TG4001 and Avelumab Combo Shows High Efficacy against HPV-Positive Cancer

Release Date: 03-Oct-2019

On 30 September 2019, a safety and efficacy data of TG4001 in combination with avelumab (BAVENCIOandreg;) is presented by Transgene, a biotech company. Transgene is known to designs and develops virus-based immunotherapeutics against cancer. According to the data, Avelumab shows prominent effects in HPV-16+ recurrent or metastatic malignancies (including oropharyngeal cancers). 

The Phase 1b data have been presented by Transgene in a poster at the European Society for Medical Oncology (ESMO) 2019 Congress in Barcelona, Spain. TG4001 is a therapeutic vaccine based on a Vaccinia vector (MVA). It is engineered in such a way that it starts expressing HPV-16 antigens (E6 and E7). During the previous trials, TG4001 has been administered to more than 300 individuals, indicating good safety, significant HPV clearance rate and promising efficacy results. Avelumab is a human anti-programmed death ligand (PD-L1) antibody.

Further, in the Phase 1b part of the trial, one of the two tested doses of TG4001 combined with a fixed dose of avelumab is introduced into 9 heavily pretreated patients. The Phase 2 part of the trial started in October 2018 and will enroll 40 patients. The trial is conducted for evaluating safety and tolerability as well as the anticancer activity of the combination. The trial is multi-center, open-label trial with approximately 50 patients of HPV-16 positive cancers who had failed at least one line of systemic treatment.

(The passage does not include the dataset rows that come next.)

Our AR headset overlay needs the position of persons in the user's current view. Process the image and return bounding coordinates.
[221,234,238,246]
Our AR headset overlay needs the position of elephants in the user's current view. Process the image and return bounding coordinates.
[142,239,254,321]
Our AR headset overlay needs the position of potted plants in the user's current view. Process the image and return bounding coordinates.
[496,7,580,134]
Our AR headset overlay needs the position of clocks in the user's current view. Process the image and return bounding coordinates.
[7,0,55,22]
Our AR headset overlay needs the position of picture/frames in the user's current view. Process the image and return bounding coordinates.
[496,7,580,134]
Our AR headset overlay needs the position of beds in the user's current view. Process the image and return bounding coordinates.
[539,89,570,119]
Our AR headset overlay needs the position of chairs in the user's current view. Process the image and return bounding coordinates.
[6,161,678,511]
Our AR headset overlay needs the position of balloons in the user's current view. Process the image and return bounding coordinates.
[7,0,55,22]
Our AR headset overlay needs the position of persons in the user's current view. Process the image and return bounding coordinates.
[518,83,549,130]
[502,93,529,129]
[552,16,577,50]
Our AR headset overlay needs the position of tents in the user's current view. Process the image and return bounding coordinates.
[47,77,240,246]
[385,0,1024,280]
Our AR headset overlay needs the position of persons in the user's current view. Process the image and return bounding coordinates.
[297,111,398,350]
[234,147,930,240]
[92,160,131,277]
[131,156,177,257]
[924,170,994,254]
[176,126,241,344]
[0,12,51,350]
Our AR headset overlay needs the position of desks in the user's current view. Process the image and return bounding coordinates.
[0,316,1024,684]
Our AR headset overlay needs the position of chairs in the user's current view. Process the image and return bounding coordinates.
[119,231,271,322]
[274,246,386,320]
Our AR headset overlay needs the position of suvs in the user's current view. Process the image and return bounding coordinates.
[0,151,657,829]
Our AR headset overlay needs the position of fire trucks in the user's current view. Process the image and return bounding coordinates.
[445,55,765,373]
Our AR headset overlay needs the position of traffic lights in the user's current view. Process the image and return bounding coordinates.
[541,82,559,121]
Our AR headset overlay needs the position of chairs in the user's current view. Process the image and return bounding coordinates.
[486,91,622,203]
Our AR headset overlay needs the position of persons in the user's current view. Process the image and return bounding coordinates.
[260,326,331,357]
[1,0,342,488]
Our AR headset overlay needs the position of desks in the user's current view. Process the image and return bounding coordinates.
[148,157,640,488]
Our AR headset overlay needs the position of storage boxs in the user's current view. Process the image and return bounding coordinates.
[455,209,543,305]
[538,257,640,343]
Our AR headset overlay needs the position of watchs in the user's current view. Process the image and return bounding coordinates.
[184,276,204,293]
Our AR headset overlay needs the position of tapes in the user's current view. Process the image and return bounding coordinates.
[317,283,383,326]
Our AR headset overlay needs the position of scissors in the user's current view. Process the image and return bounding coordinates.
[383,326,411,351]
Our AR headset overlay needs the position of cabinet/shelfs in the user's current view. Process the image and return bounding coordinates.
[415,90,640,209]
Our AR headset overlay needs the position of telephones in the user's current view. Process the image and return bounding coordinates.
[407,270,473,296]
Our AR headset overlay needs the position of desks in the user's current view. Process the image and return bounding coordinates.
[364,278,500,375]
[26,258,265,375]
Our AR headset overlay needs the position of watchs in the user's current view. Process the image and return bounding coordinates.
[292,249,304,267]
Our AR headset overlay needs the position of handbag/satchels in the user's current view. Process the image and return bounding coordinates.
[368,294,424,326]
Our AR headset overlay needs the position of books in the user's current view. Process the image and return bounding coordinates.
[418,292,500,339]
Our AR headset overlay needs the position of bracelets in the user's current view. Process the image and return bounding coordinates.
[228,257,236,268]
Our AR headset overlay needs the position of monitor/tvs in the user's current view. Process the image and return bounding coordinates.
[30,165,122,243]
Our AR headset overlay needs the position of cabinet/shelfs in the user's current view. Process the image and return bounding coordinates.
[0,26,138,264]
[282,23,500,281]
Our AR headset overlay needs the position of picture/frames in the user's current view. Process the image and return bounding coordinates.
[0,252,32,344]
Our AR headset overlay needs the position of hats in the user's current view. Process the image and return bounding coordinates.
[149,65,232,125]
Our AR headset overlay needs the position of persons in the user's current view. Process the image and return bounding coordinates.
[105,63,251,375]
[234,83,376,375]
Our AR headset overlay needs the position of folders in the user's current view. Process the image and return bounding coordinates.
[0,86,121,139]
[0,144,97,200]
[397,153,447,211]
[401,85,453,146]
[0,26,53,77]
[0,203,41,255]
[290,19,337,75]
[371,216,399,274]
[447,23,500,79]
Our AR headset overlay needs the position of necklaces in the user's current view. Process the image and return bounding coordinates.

According to the Dr. Maud Brandely, MD, PhD, Chief Medical Officer of Transgene, These Phase 1b results with a combination treatment regimen containing TG4001 are promising. In this heavily pretreated population, the quality of the responses, in particular the duration of the responses, and the immune changes in the tumor, give us great confidence that we will see a positive outcome from the ongoing Phase 2 part of the trial.

He also added in his comment “the results also confirm our conviction that a HPV-16 targeted therapeutic vaccine would be able to stimulate the immune response, and can advantageously be combined with an immune checkpoint inhibitor. Based on these results, I believe that the combination of TG4001 and an ICI could potentially offer a much-improved treatment option than single agent immune checkpoint inhibitor for patients with HPV-16+ recurrent or metastatic malignancies. Patient accrual in the Phase 2 part of the trial is in line with our expectations and the next clinical readout is expected in 1H 2020.”